Thousand Kilometer Deep Magma Ocean Helps Establish the Moon's Birth Date, Study Says

The new research postulates that the molten magma that covered the moon upon its formation took "almost 200 million years" to solidify into mantle rock.
Sputnik

A team of researchers from the German Aerospace Center (DLR) and the University of Munster has established that the moon apparently formed tens of millions years later than it was originally believed, phys.org reports.

As the media outlet points out, even though “most scientists” do agree on how the moon came into being, the exact details of this process and its timing are a whole different matter.

"The results of our latest modeling suggest that the young Earth was hit by a protoplanet some 140 million years after the birth of the solar system 4.567 billion years ago," said Maxim Maurice, corresponding author of the new study. "According to our calculations, this happened 4.425 billion years ago—with an uncertainty of 25 million years—and the moon was born."

Previous assumptions about the moon's formation “were based on an age of 4.51 billion years", the media outlet notes, while the team's calculations place the collision event in question some 85 million years later.

The material that was ejected into space from Earth during the collision then settled into a ring of dust around our planet, eventually coalescing into what eventually became the moon, with study co-author Doris Breuer from DLR Institute of Planetary Research saying that “the moon was formed in a short time, probably in just a few thousand years".

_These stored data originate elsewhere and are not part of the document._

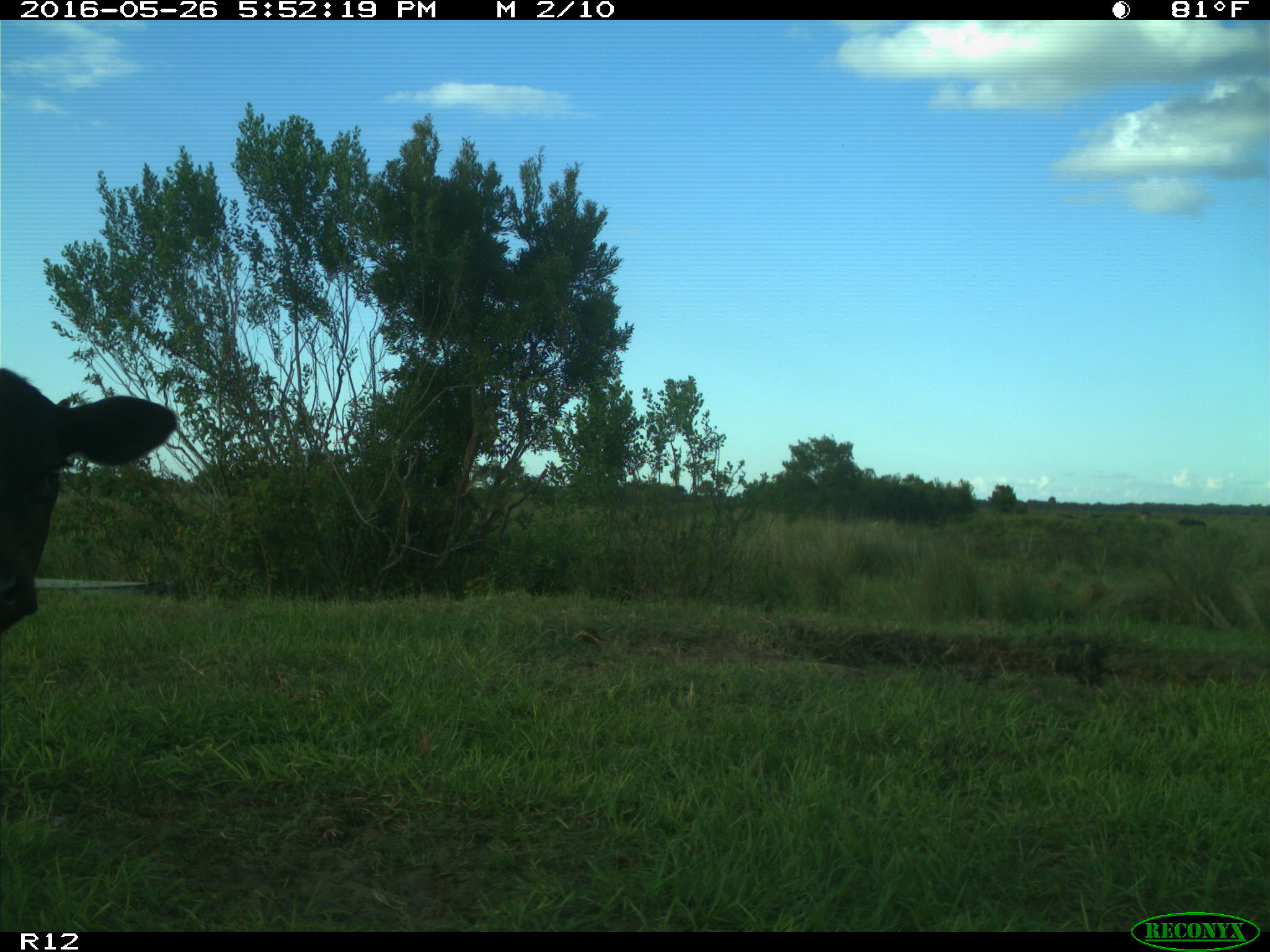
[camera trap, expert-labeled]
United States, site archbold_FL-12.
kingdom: Animalia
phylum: Chordata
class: Mammalia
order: Artiodactyla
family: Bovidae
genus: Bos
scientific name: Bos taurus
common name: domestic cow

Nature of Enigmatic Substance Found on Far Side of the Moon Uncovered by Scientists

Upon formation, the moon apparently ended up covered by a magma ocean over a thousand kilometers deep, with the researchers managing to determine how long it took the magma to solidify completely, via computer modeling.

"The results from the model show that the moon's magma ocean was long-lived and took almost 200 million years to completely solidify into mantle rock," said Maurice, while his co-author Nicola Tosi noting that "older models gave a solidification period of only 35 million years."

The team was also able to "discovered a drastic change in the composition of the remaining magma ocean as solidification progressed", as the media outlet put it, with study co-author Sabrina Schwinger stating that "comparing the measured composition of the moon's rocks with the predicted composition of the magma ocean” from their model allowed them to "trace the evolution of the ocean back to its starting point, the time at which the moon was formed".

"This is the first time that the age of the moon can be directly linked to an event that occurred at the very end of the Earth's formation, namely the formation of the core," added Thorsten Kleine from the Institute of Planetology at the University of Münster.